The Navajo Mine has one customer: the Four Corners Power Plant—which has five coal-fueled units—and provides electricity to 300,000 households in Arizona, New Mexico and Texas. The three older units are scheduled to be shut down by the end of the year, and the plant’s partial shutdown will reduce demand for the mine’s coal by about 30 percent. On January 8, jobs cuts at the mine were announced: “BHP Billiton plans to cut about 100 jobs at Navajo Mine.”

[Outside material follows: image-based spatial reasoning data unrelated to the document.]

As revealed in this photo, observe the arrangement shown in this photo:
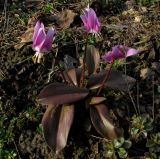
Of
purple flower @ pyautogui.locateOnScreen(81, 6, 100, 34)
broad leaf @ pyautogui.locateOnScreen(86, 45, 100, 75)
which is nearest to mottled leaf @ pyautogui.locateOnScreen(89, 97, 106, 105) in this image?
broad leaf @ pyautogui.locateOnScreen(86, 45, 100, 75)

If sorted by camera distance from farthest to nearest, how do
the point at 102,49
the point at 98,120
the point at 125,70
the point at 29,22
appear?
the point at 29,22
the point at 102,49
the point at 125,70
the point at 98,120

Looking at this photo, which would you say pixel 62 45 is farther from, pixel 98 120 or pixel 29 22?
pixel 98 120

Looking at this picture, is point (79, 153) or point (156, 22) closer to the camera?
point (79, 153)

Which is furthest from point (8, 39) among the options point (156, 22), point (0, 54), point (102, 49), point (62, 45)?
point (156, 22)

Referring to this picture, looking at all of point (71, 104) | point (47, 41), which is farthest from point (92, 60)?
point (47, 41)

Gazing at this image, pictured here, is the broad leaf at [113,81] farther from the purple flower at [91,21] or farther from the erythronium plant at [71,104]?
the purple flower at [91,21]

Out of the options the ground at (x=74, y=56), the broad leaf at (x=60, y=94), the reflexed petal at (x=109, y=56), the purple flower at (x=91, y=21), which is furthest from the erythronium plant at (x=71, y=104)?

The government has taken away.
Sources tell me, BHP Billiton, the Australian company that operates the mine, has been trying to sell it for several years. Tightening environmental regulations decrease the mine’s potential profitability. With the mine’s sole customer’s partial shutdown, it hasn’t attracted any buyers.
Enter Section 406.
Back in December, BHP Billiton reached an agreement with the Navajo Nation that provided for a 100 percent stock sale of the mine’s assets to a tribally chartered corporation by mid-2013. The regional newspaper reported: “A tribal corporation would have certain tax advantages.” The sale of the Navajo Mine to the Navajo Nation could preserve 800 high-paying jobs at the plant and mine. BHP will continue to run the mine through 2016.
The government gives.
Encouraging resource development and the economic prosperity that comes with it is good for the Navajo Nation, the Crow Tribe, and all Native Americans—but that can happen through an inviting, rather than hostile, regulatory environment. And, if coal is OK for them, it should be OK for the American Nation. Coal warms our homes and provides good paying jobs for all Americans —whether in the coal mines, coal-fueled power plants, manufacturing that depends on cost-effective energy, energy-intensive high-tech industries, or other fields. Instead of taking away our resources, we should all benefit from the bounty—which includes “winter warmth and job security for the future.”
The government shouldn’t be in the business of giving and taking.